Il ricorso alla Cassa integrazione guadagni (Cig) o ad analoghi strumenti di sostegno dal lato del costo del lavoro, quali il Fondo integrazione salariale (Fis), rappresenta ancora la misura più utilizzata dalle imprese per fronteggiare gli effetti dell’epidemia Covid-19 (41,8% delle unità). Il fatto che tale strumento risulti oggi utilizzato in misura meno massiccia rispetto allo scorso maggio, quando riguardava il 70% delle imprese, spiega l’istituto, è anche il riflesso del recupero dell’attività economica registrato nei mesi successivi al lockdown.

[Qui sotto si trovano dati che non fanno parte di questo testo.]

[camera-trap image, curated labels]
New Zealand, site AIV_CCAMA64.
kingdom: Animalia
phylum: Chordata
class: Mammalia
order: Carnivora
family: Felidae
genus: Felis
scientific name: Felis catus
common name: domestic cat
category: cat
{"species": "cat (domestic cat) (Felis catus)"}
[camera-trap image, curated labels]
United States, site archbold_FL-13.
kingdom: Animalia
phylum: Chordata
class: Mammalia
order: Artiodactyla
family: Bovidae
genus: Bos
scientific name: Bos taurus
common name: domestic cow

A fine novembre 2020, l’adozione di specifiche misure di gestione del personale a seguito dell’emergenza sanitaria riguarda oltre tre quarti delle imprese italiane con almeno 3 addetti (circa 754mila unità, che impiegano 11,1 dei 12,8 milioni di addetti complessivi dell’universo di riferimento); è una quota significativa ma inferiore a quella rilevata a maggio (che sfiorava il 90%).

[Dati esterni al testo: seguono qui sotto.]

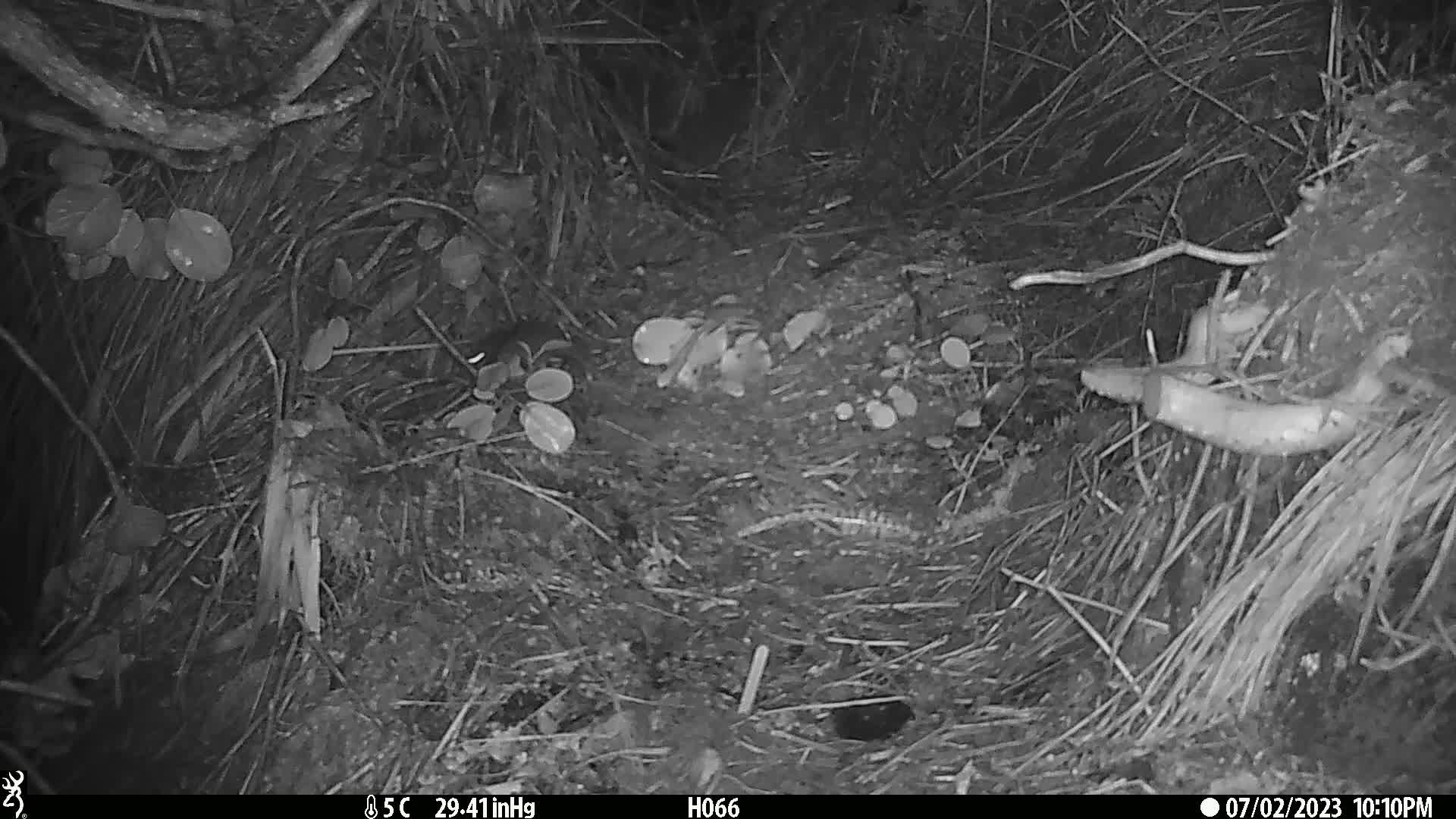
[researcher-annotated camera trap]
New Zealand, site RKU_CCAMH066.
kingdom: Animalia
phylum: Chordata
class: Mammalia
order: Rodentia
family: Muridae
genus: Rattus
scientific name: Rattus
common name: rat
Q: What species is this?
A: Rat (Rattus).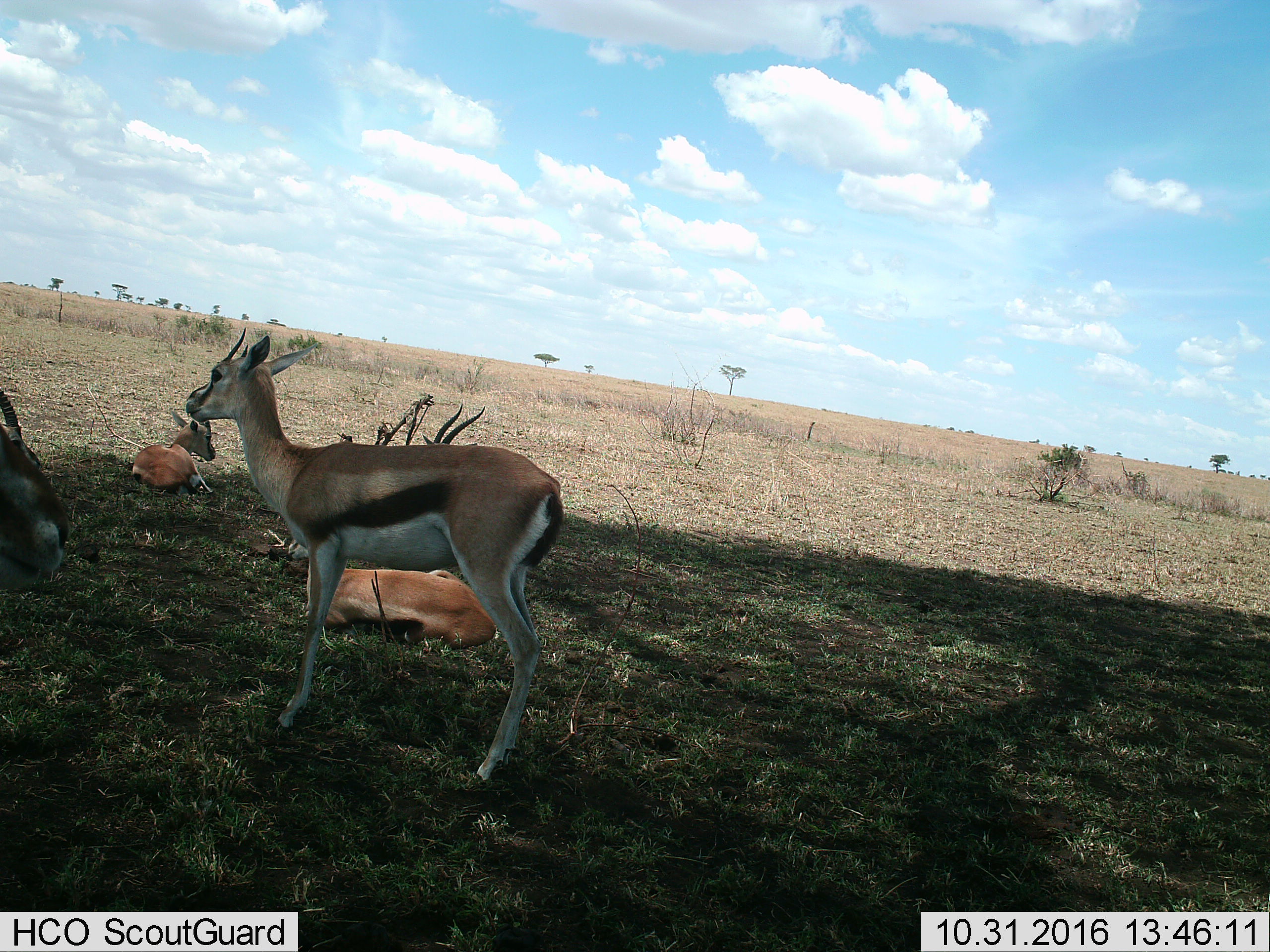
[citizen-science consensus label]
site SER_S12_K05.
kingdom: Animalia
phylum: Chordata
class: Mammalia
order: Artiodactyla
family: Bovidae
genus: Eudorcas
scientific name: Eudorcas thomsonii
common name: thomson's gazelle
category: gazellethomsons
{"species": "gazellethomsons (thomson's gazelle) (Eudorcas thomsonii)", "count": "5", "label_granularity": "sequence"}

Il restante 25% (248 mila imprese, con 1,7 milioni di addetti) non ha alterato le strategie di impiego dei lavoratori o ha trovato un nuovo assetto immediatamente dopo la fine del lockdown. Questo insieme è composto prevalentemente da unità di piccola o piccolissima dimensione (meno di 50 addetti) che operano soprattutto nei comparti delle costruzioni e del commercio, e in alcuni settori industriali, quali prodotti petroliferi, altri mezzi di trasporto e filiera del legno-mobili.

Raddoppiate le imprese che vendono sul web

La vendita di beni o servizi mediante proprio sito web (e-commerce), adottata prima della crisi Covid dal 9,2% delle imprese italiane con 3 addetti e oltre (circa 90 mila imprese), è quasi raddoppiata e riguarda attualmente il 17,4% delle stesse. Si stima quindi che circa 170 mila imprese dispongano attualmente di siti web per l’e-commerce.

L’Istat sottolinea come tuttavia l’utilizzo di canali di vendita online da parte delle imprese, sebbene in forte sviluppo, resti “piuttosto limitato a causa di alcuni fattori strutturali“. In primo luogo, spiega, la maggioranza delle imprese non vende i suoi prodotti o servizi ai consumatori finali ma piuttosto ad altre imprese e quindi non trova utile esporre il catalogo prodotti su un sito web, proprio o di intermediari. In secondo luogo, la rete del commercio al dettaglio tradizionale presenta un radicamento nel sistema economico che deriva anche dalla propensione della clientela all’interazione diretta con il venditore.